Extract provided -
^^^^
There is an aspect of it's the luckiest. It really is, like the body tries to make it a random selection. It tries to make it fair in making it as random as possible. Interesting, and also interesting that they're fueled by fructose. I didn't really think about that. So they're a carb-loaded athlete.

Right, with food for the journey. Food for the journey, because I'm somebody that actually does a lot of running on, I guess you would call me a fat adapted athlete, so I do sort of meat heavy diet, and so you could do a lot of endurance kind of stuff when you don't eat any carbs, any glucose, any of that kind of stuff, and you're very low.

It's interesting to think that sperm are like, nope, they're total bros. Let's go to the gym, sprint, performance, short-term performance is everything. All right, well, that's sperm. Returning to the liver, the place that deals with all our poor decisions. No, many of them, many of our poor decisions. You said that the liver does quite a few things.

What to you is fascinating, beautiful about the liver? I'd say its primary function seems to be as the sort of gatekeeper for what we eat and absorb. The entire gastrointestinal tract, from the esophagus to the rectum, the blood flows from it, not back to the heart, but to the liver, where it's first examined, things are evaluated, packaged, processed, detoxified, perhaps.

It's kind of this great overseer of what we digest and absorb, and so it kind of keeps track of what's coming in, the outside world that comes in and will become part of us. That's why partly the liver suffers sometimes the injury from certain toxins like alcohol, but beyond that, the liver is also the place, as I said, it metabolizes things too.

So it metabolizes alcohol and why it can be injured by alcohol. It metabolizes drugs like Tylenol, which is why Tylenol can be very toxic to the liver when taken as an overdose. So the liver, you know, even beyond that, the liver produces a lot of different things that float in the bloodstream.

It packages cholesterol and fats and sends them to where they're needed. It deals with protein in the blood. It deals with clotting factors in the blood, helping the blood clot. It processes things like bilirubin and other things that really, as I mentioned, is like 15 organs wrapped into one.

Maybe that's why it's sort of the biggest internal organ. The skin's bigger, but it's not an internal organ. - Right. The biggest organ in the human body is the skin. - Right. But the liver is the biggest internal organ, and it really is a powerhouse and does a lot, which is why when people suffer from liver failure, kind of everything goes wrong in a way.

- And in terms of replacing organs, what are organs that are easily replaceable, which are not? Like on the list of things that are hard to replace and not, where would you put it number one? Where would you put it like at the bottom? - Well, let's say the kidneys are, you know, nothing's easy, but kidneys are easiest in a way.
^^^^
Source data -
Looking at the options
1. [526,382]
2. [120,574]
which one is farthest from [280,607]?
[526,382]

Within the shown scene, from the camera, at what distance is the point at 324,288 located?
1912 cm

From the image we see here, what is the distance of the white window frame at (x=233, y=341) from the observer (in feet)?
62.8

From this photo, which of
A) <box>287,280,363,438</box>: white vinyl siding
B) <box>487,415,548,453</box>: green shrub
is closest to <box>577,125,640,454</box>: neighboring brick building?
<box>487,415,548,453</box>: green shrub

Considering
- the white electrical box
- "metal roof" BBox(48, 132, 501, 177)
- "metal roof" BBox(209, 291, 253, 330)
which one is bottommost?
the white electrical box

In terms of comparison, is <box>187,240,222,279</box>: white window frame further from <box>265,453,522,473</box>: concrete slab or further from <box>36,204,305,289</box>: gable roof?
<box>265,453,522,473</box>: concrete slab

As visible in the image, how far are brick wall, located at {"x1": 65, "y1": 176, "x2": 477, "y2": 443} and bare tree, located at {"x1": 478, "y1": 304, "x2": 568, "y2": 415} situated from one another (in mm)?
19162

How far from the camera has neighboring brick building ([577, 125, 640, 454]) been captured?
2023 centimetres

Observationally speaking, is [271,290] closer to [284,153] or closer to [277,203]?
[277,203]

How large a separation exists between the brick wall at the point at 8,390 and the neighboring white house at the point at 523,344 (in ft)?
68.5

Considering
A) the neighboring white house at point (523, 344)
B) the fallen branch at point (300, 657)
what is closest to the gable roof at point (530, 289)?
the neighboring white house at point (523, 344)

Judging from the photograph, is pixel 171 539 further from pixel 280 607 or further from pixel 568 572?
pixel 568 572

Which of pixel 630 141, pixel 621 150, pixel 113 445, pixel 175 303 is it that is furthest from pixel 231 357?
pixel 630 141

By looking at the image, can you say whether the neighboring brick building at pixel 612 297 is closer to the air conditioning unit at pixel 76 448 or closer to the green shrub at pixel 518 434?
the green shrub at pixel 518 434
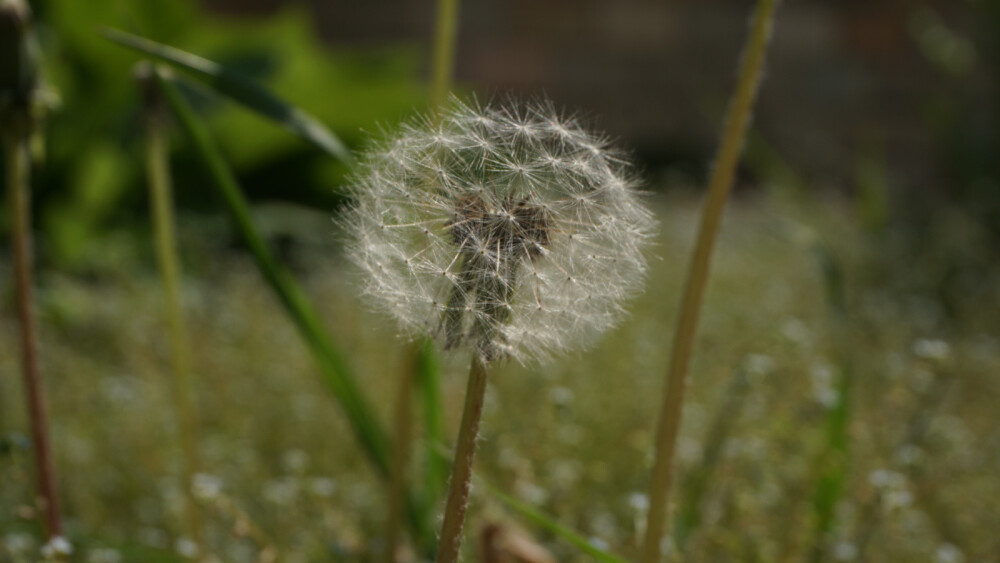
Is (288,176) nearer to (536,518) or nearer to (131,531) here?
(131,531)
^^^^
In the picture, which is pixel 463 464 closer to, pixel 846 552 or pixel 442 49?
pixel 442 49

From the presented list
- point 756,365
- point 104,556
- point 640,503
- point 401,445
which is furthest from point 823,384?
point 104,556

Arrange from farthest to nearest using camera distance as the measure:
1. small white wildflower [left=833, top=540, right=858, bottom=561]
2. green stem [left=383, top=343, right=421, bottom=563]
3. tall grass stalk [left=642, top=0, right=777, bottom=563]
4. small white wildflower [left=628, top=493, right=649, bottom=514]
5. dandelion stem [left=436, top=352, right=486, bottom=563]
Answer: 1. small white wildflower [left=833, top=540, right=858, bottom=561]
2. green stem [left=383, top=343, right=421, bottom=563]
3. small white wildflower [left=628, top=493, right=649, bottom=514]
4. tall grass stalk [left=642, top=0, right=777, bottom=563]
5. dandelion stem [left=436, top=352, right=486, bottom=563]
^^^^
The problem -
From the talk about the liver, pull out the stretch from "It's kind of" through "in the bloodstream." and copy it word for word.

Response to the task -
It's kind of this great overseer of what we digest and absorb, and so it kind of keeps track of what's coming in, the outside world that comes in and will become part of us. That's why partly the liver suffers sometimes the injury from certain toxins like alcohol, but beyond that, the liver is also the place, as I said, it metabolizes things too.

So it metabolizes alcohol and why it can be injured by alcohol. It metabolizes drugs like Tylenol, which is why Tylenol can be very toxic to the liver when taken as an overdose. So the liver, you know, even beyond that, the liver produces a lot of different things that float in the bloodstream.